_Job_. Could you write out the listing again, starting with the line that contains "this 890×533 image." and going on through the end of the listing, changing "detector" to "inspection tool" and keeping everything else the same? Leave the pictures out.

_Input rows_.
····················
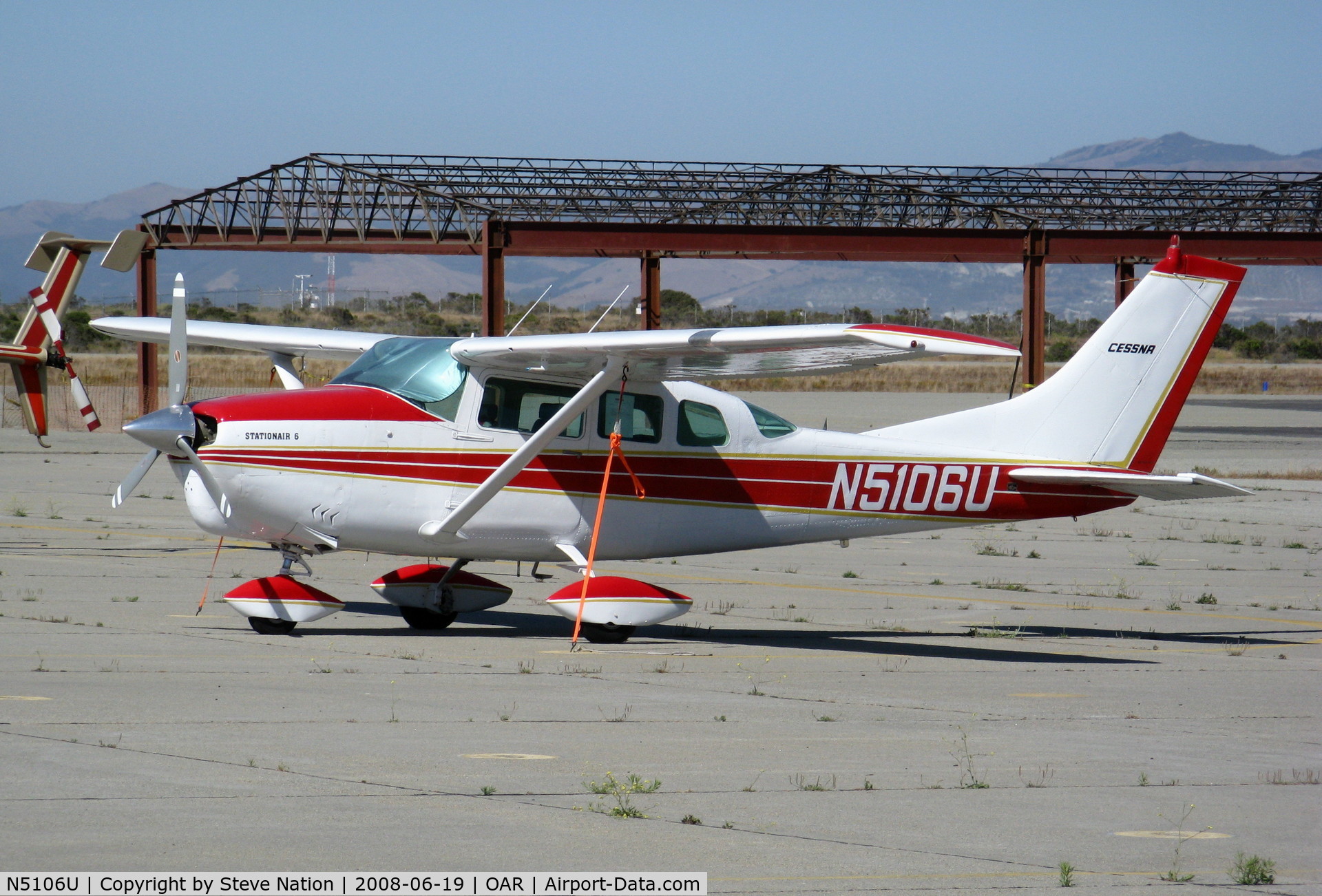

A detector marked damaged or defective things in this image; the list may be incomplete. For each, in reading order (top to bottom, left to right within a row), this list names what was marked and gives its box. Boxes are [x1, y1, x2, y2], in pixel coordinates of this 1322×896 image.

rusty steel beam [134, 244, 156, 414]
rusty steel beam [483, 223, 507, 338]
rusty steel beam [640, 256, 661, 332]
rusty steel beam [1020, 230, 1041, 388]
rusty steel beam [1115, 260, 1137, 309]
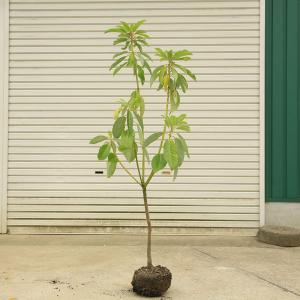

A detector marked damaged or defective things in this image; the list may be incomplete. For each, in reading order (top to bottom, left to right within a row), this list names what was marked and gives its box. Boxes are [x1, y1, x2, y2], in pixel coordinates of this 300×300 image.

crack in pavement [192, 246, 300, 298]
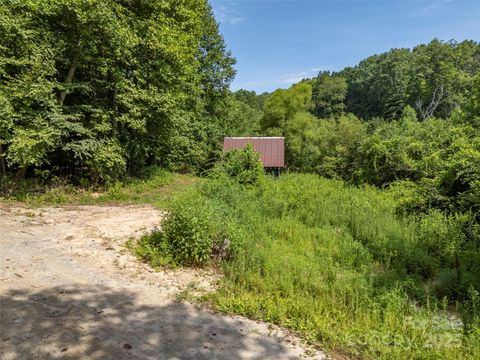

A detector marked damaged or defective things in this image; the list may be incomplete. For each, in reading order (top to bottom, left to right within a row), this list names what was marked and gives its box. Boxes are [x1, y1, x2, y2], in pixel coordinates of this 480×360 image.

rusty metal roof [222, 137, 284, 168]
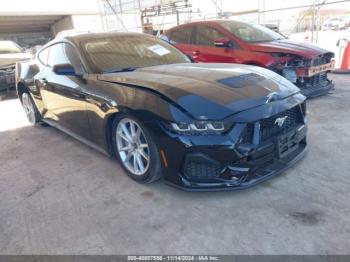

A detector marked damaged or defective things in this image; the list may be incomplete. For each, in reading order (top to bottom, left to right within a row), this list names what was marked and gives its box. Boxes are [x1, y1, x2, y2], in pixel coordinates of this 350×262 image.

damaged red car [165, 19, 334, 97]
damaged hood [249, 38, 330, 58]
damaged hood [99, 63, 300, 118]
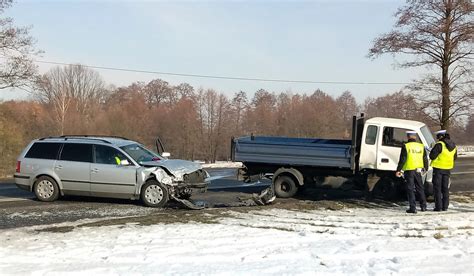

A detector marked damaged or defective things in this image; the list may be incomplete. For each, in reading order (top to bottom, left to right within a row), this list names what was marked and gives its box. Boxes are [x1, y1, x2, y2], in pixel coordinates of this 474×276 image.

crumpled hood [139, 158, 202, 178]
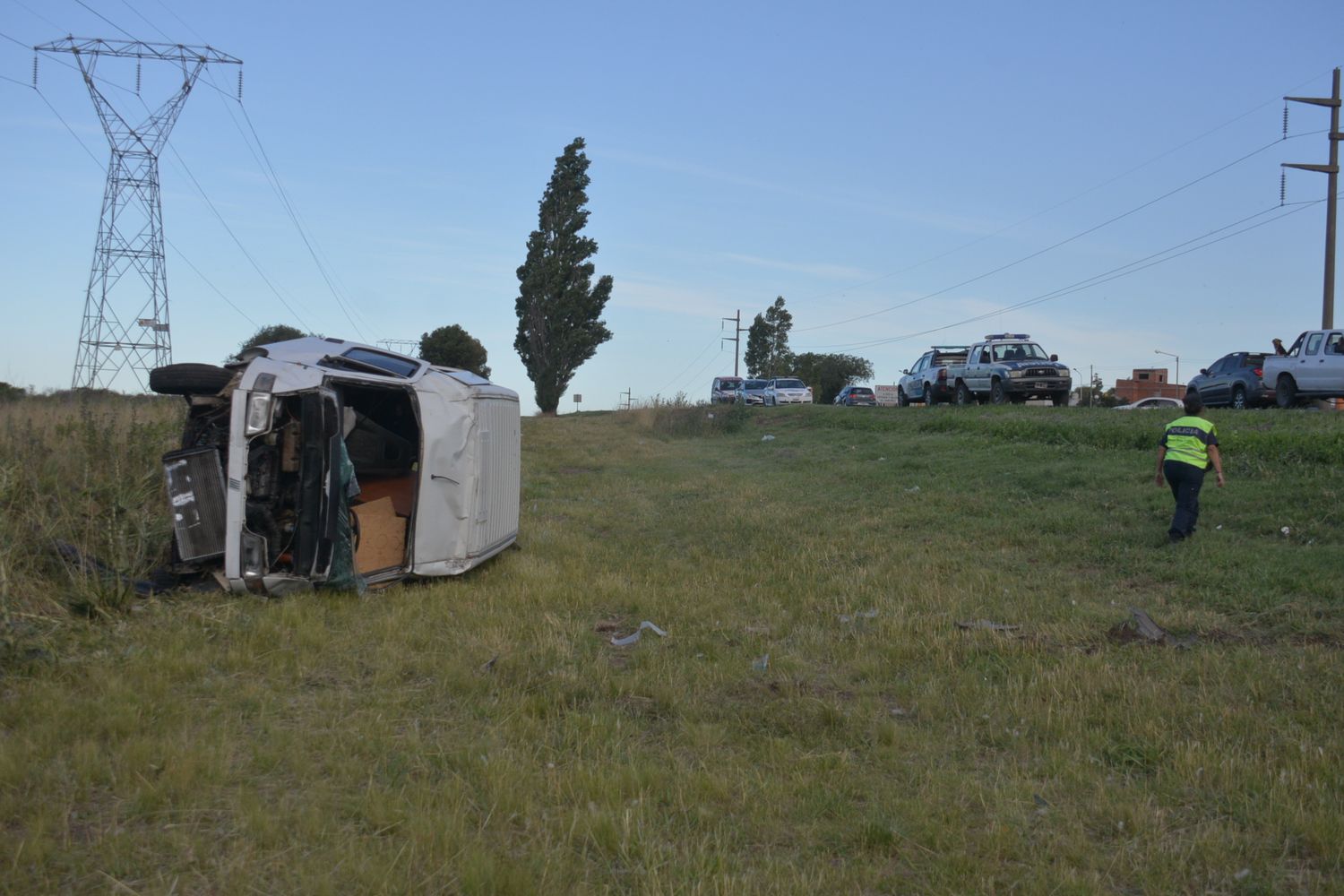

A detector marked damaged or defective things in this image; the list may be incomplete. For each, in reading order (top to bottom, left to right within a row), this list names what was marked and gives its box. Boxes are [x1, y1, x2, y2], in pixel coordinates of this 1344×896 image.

overturned white van [152, 337, 520, 595]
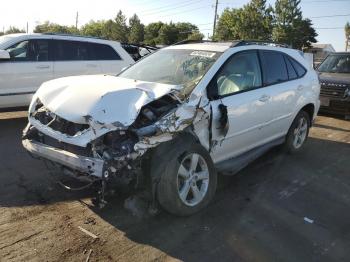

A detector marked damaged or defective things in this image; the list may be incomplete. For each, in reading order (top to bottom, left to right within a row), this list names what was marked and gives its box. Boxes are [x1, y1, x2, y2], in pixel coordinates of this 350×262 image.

crushed hood [34, 74, 180, 127]
damaged bumper [21, 139, 103, 178]
severe front damage [23, 74, 212, 207]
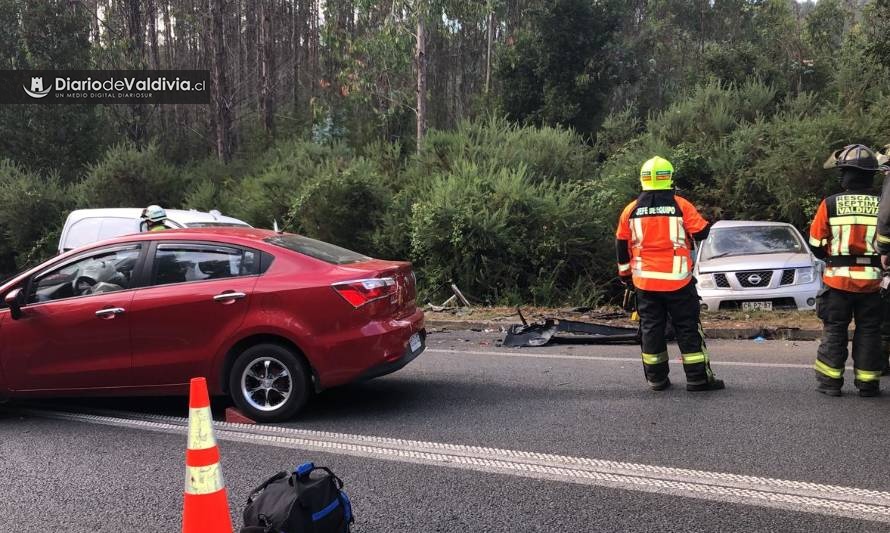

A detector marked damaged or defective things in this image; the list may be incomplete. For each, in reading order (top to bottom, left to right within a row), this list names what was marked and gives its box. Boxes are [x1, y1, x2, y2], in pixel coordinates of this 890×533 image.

damaged red car [0, 229, 426, 420]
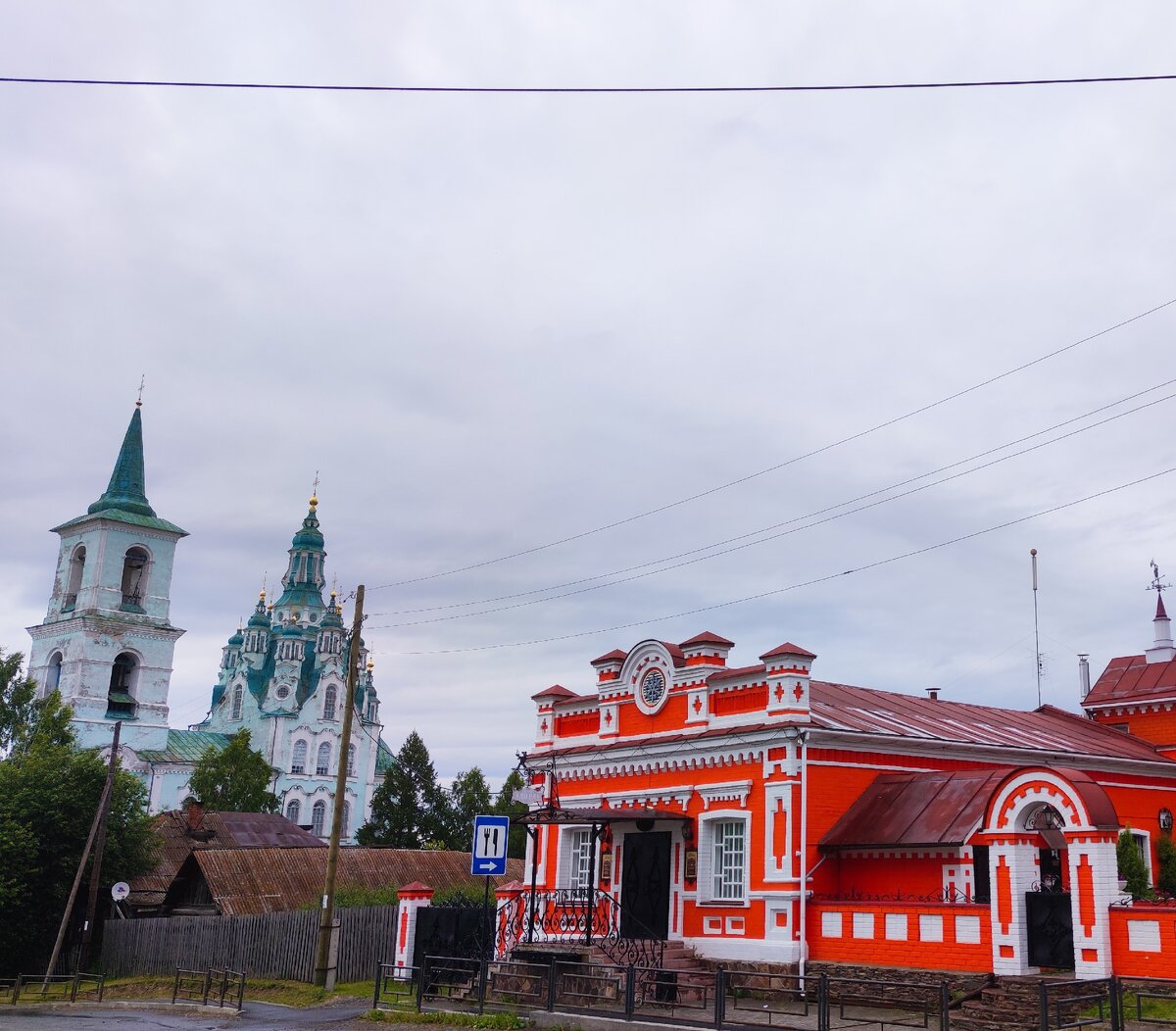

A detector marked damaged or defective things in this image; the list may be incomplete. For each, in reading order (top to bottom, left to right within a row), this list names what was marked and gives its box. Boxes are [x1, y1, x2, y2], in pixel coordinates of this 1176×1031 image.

rusty corrugated roof [189, 846, 524, 916]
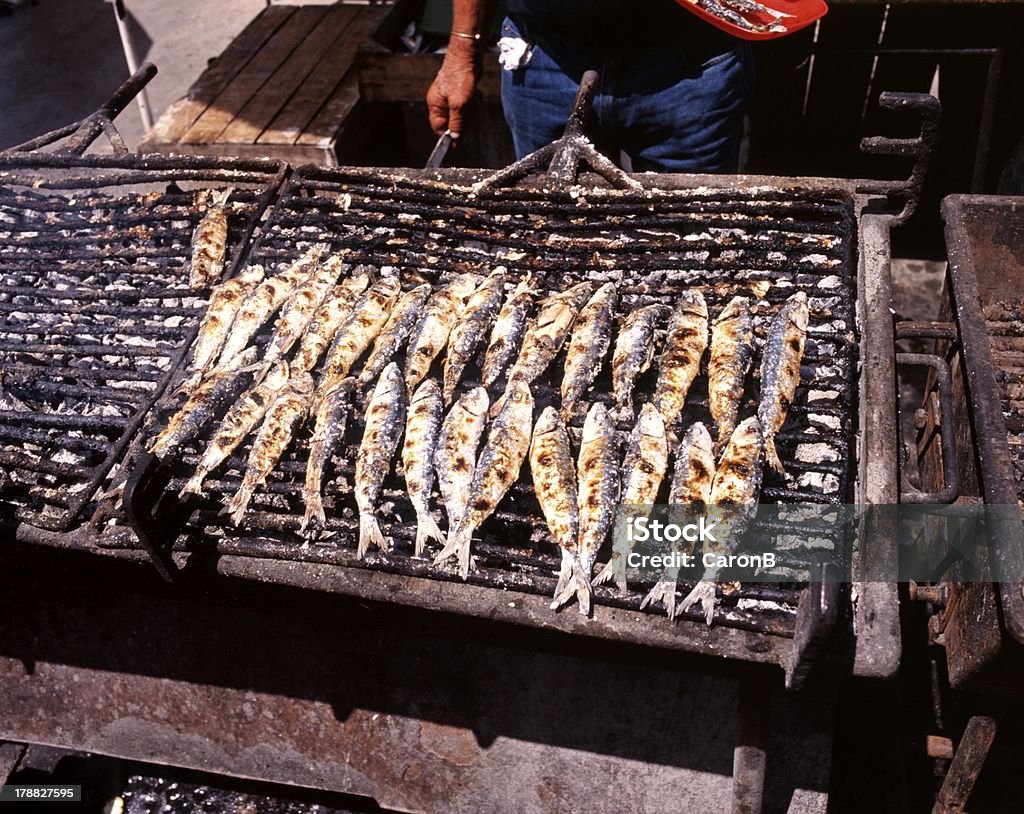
····················
_Exercise response_.
A inspection tool marked damaged or defective things in this image; the list may be incomplete. For each, in reading order (top to bottom, left to right within a row), this list names what was marked and gives its box. Boxes are [x1, y1, x2, y2], in pixel coordinates of this 890×533 image.

damaged red car [0, 229, 426, 420]

A inspection tool marked damaged or defective things in this image; the list may be incomplete. For each, in reading order (top to bottom, left to right within a row), this list names what was marked and gives its box. Boxes are [x1, y1, x2, y2], in pixel coordinates of this 1176×1031 image.

rusty corrugated roof [189, 846, 524, 916]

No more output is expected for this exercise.